For Park, that became art.
The 39-year-old Southern California native is self-taught via YouTube videos and is about 11 months into her side gig as an artist. She’s already been commissioned to do numerous paintings, including a Clayton Kershaw portrait for LPGA Tour player Lizette Salas, and one for two-time Solheim Cup captain Stacey Lewis’ recent retirement.
The LPGA Tour gave Park an open canvas to create something to represent the 75th anniversary of the tour, so she did five scenes representing the different eras in tour history. Those will be used for giveaways, gifts and auctioned for charity.
There was a surfing theme for Tiffany Joh, her former UCLA golf teammate, who has two paintings gifted from Park displayed in her apartment. She’s done countless gifts for family and friends—which she displays on Instagram. She’s so into it that she already had all of her Christmas gifts painted and shipped by early December.
It’s been a continuous joy to learn, and it began when an aunt of Park’s left her art supplies while visiting.
“I just started messing with acrylic paints one day and looked up YouTube videos to figure out techniques and colors and see what I can kind of render up,” Park said in a phone interview with Golf Digest. “It just kind of snowballed from there.”
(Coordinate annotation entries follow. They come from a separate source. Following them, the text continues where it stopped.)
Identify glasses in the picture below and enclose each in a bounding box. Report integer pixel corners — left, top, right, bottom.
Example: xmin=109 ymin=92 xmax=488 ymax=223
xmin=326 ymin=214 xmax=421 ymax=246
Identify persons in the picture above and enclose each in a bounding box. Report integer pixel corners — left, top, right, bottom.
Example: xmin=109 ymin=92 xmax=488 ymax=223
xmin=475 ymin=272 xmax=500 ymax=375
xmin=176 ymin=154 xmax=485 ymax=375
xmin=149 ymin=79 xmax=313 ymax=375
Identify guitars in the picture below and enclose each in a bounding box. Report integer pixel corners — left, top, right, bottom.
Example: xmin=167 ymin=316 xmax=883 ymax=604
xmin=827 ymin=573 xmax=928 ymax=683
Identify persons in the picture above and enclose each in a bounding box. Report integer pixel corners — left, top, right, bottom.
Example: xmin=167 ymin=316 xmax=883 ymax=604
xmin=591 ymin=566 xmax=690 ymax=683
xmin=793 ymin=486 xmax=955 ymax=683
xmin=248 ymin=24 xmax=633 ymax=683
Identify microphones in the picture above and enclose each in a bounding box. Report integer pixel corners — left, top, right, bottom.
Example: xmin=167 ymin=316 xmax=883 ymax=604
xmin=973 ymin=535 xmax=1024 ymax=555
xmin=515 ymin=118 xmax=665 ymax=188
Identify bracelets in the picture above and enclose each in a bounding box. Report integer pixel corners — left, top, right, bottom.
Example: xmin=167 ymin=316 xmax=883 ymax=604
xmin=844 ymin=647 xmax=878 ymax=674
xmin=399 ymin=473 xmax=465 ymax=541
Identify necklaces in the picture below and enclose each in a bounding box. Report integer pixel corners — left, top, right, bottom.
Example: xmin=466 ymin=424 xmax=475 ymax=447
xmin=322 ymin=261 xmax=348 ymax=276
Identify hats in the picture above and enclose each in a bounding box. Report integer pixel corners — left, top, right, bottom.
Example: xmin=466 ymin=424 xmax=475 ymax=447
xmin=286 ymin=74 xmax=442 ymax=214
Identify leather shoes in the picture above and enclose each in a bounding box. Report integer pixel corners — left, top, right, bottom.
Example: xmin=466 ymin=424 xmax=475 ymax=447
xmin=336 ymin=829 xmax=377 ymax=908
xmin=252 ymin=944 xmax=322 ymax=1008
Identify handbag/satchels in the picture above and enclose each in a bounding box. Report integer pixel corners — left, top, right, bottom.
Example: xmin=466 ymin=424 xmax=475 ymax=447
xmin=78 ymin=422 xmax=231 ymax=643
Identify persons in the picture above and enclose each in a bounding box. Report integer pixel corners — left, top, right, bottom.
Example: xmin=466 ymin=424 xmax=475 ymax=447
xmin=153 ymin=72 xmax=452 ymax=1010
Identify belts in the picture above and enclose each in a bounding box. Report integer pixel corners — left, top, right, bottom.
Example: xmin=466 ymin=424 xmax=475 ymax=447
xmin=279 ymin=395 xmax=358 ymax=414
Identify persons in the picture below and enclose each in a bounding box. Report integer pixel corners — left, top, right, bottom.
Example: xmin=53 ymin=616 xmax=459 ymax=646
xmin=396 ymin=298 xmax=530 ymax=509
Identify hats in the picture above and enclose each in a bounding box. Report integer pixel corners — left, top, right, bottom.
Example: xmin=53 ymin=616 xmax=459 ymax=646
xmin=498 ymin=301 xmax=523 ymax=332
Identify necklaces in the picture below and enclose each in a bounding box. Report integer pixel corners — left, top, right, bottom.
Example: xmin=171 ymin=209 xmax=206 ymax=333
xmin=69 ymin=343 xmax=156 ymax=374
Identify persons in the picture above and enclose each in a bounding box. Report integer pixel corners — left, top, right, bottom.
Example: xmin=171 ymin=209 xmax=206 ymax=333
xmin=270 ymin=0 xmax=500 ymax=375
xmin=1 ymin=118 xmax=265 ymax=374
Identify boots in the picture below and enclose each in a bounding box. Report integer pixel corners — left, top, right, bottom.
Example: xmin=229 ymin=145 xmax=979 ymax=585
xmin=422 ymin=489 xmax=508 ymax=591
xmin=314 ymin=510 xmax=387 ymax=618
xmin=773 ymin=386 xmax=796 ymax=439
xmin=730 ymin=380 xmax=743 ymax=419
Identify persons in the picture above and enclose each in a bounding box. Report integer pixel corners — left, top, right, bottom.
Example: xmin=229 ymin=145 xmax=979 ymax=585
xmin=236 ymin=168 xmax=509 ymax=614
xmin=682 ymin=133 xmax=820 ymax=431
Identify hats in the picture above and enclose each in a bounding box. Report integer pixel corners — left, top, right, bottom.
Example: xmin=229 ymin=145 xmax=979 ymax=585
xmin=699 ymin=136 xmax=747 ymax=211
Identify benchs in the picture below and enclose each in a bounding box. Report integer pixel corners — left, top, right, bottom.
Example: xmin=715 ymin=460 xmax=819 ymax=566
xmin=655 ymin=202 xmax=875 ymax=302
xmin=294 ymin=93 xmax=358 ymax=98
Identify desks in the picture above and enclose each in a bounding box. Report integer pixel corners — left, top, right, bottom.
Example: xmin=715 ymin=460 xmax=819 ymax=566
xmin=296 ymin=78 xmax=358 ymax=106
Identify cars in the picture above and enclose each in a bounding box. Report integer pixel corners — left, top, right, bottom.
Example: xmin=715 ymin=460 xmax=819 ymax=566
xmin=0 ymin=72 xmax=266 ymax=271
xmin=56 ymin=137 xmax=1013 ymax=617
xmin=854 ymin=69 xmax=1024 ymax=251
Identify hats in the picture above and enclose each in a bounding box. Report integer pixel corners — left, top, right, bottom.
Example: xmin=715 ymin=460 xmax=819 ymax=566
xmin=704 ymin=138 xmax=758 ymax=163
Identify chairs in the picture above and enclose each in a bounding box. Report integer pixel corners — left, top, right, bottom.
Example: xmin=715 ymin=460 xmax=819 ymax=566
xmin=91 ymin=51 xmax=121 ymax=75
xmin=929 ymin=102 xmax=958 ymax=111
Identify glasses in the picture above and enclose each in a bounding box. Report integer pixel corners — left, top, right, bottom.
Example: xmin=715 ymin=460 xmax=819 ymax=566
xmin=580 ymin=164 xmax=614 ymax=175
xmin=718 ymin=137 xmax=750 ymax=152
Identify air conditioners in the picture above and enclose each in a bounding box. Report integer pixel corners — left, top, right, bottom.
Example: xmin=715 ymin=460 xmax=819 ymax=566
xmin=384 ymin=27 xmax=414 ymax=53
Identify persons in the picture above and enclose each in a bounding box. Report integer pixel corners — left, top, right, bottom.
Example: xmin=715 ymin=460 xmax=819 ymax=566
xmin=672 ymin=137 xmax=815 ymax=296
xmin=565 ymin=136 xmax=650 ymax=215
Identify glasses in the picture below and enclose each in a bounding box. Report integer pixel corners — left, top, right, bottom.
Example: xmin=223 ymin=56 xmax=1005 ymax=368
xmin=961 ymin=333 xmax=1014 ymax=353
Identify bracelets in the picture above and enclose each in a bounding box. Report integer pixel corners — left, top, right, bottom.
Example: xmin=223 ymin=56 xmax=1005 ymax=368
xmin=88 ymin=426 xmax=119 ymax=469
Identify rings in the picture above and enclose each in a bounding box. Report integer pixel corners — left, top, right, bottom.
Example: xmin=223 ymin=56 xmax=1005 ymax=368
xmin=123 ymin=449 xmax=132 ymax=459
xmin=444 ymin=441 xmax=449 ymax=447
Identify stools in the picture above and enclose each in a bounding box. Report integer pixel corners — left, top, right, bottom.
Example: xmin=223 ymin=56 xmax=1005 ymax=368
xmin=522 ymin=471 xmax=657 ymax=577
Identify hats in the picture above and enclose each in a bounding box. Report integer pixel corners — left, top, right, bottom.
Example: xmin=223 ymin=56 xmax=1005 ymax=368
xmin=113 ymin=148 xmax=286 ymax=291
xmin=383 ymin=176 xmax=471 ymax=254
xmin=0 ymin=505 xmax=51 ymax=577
After a star-studded amateur career, highlighted by a victory in the 2004 U.S. Women’s Amateur, Park started playing on the tour in 2007, had 16 career top-10s and was still searching for her first victory when she retired.
Jane Park poses with daughter Grace during Stacy Lewis’ retirement celebration. (Photo courtesy of Jane Park)
Daughter Grace, who is 5, will often be near her mom in a studio in their Atlanta home. Grace, who has refractory epilepsy and is non-verbal, will usually be watching “Ms. Rachel” toddler learning videos on her iPad from her comfy chair while her mom is crafting something. Park will keep an eye on her, and sometimes, there’s a nurse to help Grace, who has substantial challenges due to sudden seizures and brain damage sustained when she was 11 months old.
“It’s a super peaceful time that she and I can spend together. I’m able to do something that I enjoy with my favorite person in the world next to me,” Park said.
Park’s husband, Pete Godfrey, is an LPGA caddie for South Korea’s Hye Jin Choi and is on the road 30-something weeks a year to tournaments all over the world. They are a lot like many families, navigating jobs and life and challenges. As Grace’s full-time caregiver, she finds peace in her art.
“Honestly, it takes my brain off of everything,” Park said. “I’m able to turn on some music, put on some headphones, turn on a podcast or a book or something. Literally, every other part of my brain shuts off. And the only part is the creative part that is trying to mix the perfect hue for whatever skin tone I’m trying to do or whatever shadows I’m trying to paint into make the painting more realistic and 3D.
“I just really like that aspect of it because my brain, when I’m not doing art, is all over the place. It’s hectic, thinking of 10 different things at once, as most moms kind of do. But when I’m able to go into my little art space, I’m able to kind of let all those things go and be nothing but just an artist or a creator, whatever you want to call it.”